I can't tell you how many times I've read and heard that verse. To say that it's been at least one hundred would not be an exaggeration. But each time, I missed a vital part of the verse. I focused on the foundation and corner stone, and let me tell you, it's a blessing to know that my "house of faith" is built on a solid foundation--one that weathers the storms of life and hold secure no matter what. But in that focus, I overlooked another principle that is equally as wonderful--"a tried stone."

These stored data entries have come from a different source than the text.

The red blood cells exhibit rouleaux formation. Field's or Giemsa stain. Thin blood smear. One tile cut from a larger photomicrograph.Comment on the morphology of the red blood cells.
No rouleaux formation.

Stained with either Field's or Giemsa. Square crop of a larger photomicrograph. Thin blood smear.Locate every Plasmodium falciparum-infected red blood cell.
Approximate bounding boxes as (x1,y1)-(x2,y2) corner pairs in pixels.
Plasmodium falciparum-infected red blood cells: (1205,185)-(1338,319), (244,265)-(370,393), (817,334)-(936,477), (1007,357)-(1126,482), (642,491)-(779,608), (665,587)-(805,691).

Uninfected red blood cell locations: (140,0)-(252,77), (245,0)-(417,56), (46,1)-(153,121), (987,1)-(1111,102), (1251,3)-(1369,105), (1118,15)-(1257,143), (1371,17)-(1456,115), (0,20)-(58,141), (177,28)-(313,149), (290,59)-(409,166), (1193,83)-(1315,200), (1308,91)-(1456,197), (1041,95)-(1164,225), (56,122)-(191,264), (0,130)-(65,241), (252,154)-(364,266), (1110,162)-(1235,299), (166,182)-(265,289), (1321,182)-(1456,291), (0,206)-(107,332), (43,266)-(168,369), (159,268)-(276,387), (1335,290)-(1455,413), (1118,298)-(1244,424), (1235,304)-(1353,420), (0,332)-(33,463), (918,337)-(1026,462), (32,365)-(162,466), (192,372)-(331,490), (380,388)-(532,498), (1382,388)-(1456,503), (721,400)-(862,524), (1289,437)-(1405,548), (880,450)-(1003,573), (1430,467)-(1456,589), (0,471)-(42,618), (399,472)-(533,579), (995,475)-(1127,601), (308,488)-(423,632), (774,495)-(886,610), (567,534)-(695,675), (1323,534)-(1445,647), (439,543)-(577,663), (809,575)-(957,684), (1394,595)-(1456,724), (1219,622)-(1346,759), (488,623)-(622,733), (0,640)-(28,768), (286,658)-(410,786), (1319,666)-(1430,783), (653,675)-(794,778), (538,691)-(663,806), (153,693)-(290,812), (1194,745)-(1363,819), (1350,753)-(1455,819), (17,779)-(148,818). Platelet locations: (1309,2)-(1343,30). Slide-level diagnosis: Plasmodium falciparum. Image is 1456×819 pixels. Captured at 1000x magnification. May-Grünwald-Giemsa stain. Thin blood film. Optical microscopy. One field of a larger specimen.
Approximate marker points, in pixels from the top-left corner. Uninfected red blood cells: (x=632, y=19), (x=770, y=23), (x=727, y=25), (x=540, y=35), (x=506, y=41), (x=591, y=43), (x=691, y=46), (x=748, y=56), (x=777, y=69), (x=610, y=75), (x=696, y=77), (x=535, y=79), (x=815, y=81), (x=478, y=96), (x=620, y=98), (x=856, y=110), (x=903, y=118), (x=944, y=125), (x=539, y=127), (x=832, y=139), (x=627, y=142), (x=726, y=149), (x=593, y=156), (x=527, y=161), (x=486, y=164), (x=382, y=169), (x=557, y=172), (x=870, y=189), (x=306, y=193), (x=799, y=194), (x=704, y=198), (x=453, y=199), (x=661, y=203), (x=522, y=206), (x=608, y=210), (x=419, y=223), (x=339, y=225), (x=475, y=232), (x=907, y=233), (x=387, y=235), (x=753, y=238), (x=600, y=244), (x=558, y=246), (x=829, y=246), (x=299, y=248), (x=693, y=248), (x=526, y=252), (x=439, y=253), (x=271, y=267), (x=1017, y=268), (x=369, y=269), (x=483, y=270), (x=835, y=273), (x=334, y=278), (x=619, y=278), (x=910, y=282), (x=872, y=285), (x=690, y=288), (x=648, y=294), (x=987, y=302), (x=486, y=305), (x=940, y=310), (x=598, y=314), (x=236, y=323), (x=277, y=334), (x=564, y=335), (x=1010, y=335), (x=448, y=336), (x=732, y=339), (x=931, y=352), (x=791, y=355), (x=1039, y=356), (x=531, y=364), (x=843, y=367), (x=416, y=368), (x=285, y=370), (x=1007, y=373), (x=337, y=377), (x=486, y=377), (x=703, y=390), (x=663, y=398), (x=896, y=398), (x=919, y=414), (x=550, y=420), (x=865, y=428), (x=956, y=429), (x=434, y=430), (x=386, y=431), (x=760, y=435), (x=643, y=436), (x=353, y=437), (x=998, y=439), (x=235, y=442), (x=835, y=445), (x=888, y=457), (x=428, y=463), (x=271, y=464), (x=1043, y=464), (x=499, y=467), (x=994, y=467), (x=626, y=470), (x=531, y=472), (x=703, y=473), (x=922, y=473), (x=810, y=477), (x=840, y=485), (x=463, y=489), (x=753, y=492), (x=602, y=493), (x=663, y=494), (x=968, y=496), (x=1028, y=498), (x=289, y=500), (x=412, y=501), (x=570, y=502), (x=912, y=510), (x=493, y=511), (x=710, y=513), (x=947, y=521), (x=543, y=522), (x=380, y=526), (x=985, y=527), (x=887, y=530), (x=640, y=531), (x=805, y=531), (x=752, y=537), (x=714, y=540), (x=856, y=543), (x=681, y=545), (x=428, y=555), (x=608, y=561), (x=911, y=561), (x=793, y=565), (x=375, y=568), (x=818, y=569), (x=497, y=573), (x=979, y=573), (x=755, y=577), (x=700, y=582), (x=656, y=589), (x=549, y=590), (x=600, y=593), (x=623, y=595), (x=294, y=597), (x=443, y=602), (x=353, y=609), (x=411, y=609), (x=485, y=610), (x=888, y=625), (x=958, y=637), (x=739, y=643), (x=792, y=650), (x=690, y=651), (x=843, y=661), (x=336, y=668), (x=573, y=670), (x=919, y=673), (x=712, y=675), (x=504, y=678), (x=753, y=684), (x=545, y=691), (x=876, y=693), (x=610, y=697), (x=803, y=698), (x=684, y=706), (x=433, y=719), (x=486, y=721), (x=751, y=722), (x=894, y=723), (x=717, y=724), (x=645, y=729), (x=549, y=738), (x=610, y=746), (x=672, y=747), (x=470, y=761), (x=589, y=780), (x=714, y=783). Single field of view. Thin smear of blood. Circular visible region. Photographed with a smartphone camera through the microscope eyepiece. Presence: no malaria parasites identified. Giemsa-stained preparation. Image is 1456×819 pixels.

The word "tried" is defined as something that has proven effective or reliable before; tested and proved good, dependable, or trustworthy. Oh, yes! That's my God! He has proven Himself effective and reliable. His faithfulness and power have been tested countless times, and He has always shown Himself to be dependable and trustworthy. Just ask Daniel in the lion's den or the three Hebrew children in the flames. Ask Noah as the ark tossed about on the sea or Moses as he strolled through a different sea. Ask Jonah, who came out of the whale's belly or Lazarus, who came out of the grave. Pick a character within the pages of God's Word, and you're likely to hear a testimony of how God came through. That's just how He works in the lives of His children!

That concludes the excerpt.